Question

If $\int {{{\left( {\log x} \right)}^2}dx} = x.{\left( {f\left( x \right)} \right)^2} + Ax\left[ {f\left( x \right) - 1} \right] + c$ holds then choose the correct option.
1) $f\left( x \right) = \log x,A = 2$
2) $f\left( x \right) = \log x,A = - 2$
3) $f\left( x \right) = - \log x,A = 2$
4) $f\left( x \right) = - \log x,A = - 2$

Answer 1

Hint: This is a different type of problem but there is no change in the processes of solving this problem. It is a similar way to finding $\int {\log xdx} $ . We first write the function into a function multiplied by one and expand it using the $u.v$ formula and then comparing it with the given function to get the correct option.
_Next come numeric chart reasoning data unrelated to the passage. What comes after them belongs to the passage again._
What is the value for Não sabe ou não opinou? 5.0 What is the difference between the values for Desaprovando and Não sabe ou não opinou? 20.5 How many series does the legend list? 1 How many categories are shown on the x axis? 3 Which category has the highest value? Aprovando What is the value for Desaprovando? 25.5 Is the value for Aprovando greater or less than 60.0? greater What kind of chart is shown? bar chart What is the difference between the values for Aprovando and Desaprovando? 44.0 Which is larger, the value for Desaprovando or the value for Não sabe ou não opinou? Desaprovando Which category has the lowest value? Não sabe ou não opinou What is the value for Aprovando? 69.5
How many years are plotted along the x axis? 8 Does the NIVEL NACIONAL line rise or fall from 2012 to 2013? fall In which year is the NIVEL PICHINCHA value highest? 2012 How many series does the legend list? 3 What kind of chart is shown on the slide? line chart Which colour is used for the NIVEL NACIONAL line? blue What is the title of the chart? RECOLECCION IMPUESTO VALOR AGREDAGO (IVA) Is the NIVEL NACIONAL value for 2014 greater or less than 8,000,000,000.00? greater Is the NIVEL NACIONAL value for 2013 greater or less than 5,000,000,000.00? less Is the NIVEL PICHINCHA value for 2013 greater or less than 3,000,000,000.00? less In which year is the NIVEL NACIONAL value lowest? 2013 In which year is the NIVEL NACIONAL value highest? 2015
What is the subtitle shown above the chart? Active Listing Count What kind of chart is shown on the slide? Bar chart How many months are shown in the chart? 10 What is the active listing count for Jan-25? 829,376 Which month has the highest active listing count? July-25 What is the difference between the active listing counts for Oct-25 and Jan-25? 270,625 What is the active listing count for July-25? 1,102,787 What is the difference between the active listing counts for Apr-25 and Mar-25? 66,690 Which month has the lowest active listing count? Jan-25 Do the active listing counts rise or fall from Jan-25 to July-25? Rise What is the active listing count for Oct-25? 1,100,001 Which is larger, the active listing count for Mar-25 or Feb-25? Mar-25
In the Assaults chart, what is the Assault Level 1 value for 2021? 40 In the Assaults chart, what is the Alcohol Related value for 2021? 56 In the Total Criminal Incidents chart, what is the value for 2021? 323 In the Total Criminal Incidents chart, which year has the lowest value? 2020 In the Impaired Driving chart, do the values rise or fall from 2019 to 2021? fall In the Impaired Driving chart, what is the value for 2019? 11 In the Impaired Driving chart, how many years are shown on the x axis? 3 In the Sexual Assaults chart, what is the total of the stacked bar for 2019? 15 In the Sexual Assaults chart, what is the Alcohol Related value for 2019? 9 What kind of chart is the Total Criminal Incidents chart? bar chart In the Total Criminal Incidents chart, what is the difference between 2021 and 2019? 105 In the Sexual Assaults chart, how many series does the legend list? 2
Complete step-by-step answer:
At first, let us find the value of $\int {{{\left( {\log x} \right)}^2}dx} $
We can write it as
$ \Rightarrow \int {{{\left( {\log x} \right)}^2}dx} = \int {{{\left( {\log x} \right)}^2}.1dx} $,
Now let us use the $u.v$ formula to the above equation, we get
$ \Rightarrow \int {{{\left( {\log x} \right)}^2}dx} = {\left( {\log x} \right)^2}.\int {1.dx - \int {\dfrac{d}{{dx}}{{\left( {\log x} \right)}^2}.\left( {\int {1.dx} } \right).} dx} $
We know that $\int {1.dx} = x$
By substituting it in the above equation we get,
$ \Rightarrow \int {{{\left( {\log x} \right)}^2}dx} = {\left( {\log x} \right)^2}.x - \int {\dfrac{d}{{dx}}{{\left( {\log x} \right)}^2}.x.} dx$
And we can have the $\dfrac{d}{{dx}}{\left( {\log x} \right)^2}$value using the chain rule
So, after using the chain rule we get,
$\dfrac{d}{{dx}}{\left( {\log x} \right)^2} = 2.\dfrac{{\log x}}{x}$.
By substituting the above value in the equation we get.
$ \Rightarrow \int {{{\left( {\log x} \right)}^2}dx} = x.{\left( {\log x} \right)^2} - \int {2.\dfrac{{\log x}}{x}.x.} dx$
We can cancel out the $x$in the second term.
After canceling it and getting two outside, we get
$ \Rightarrow \int {{{\left( {\log x} \right)}^2}dx} = x.{\left( {\log x} \right)^2} - 2.\int {\log x.} dx$,
Now we need to find the value of $\int {\log xdx} $
This is also done by the same method
$\int {\log xdx} = \int {\log x.1.dx} $,
$$ \Rightarrow \int {\log xdx} = \log x.\int {1.dx} - \int {\dfrac{d}{{dx}}\left( {\log x} \right).\int {1.dx} .dx} $$ ,
After substituting known values, we get
$$ \Rightarrow \int {\log xdx} = \log x.x - \int {\dfrac{1}{x}.x.dx} $$
$$ \Rightarrow \int {\log xdx} = x\log x - \int {1.dx} $$
$$ \Rightarrow \int {\log xdx} = x\log x - x$$
Now let us substitute the above value in the equation.
After substituting we get,
$ \Rightarrow \int {{{\left( {\log x} \right)}^2}dx} = x.{\left( {\log x} \right)^2} - 2\left( {x\log x - x} \right)$
We can take $x$ common from the second term
After taking common we get,
$ \Rightarrow \int {{{\left( {\log x} \right)}^2}dx} = x.{\left( {\log x} \right)^2} - 2.x.\left( {\log x - 1} \right) + c$ .
But given,
$\int {{{\left( {\log x} \right)}^2}dx} = x.{\left( {f\left( x \right)} \right)^2} + Ax\left[ {f\left( x \right) - 1} \right] + c$ ,
$ \Rightarrow x.{\left( {f\left( x \right)} \right)^2} + Ax\left[ {f\left( x \right) - 1} \right] + c = x.{\left( {\log x} \right)^2} - 2.x.\left( {\log x - 1} \right)$.
Therefore by comparing on both sides we get,
$f\left( x \right) = \log x,A = - 2$.
So, the correct option is 2.
So, the correct answer is “Option 2”.

Note: This is a type of problem that everyone should practice because it is tough to get an idea that we should apply the $u.v$ formula of integration by taking other functions as one. If we practiced this type of problem earlier then it is easy to get this idea in the time of the exam.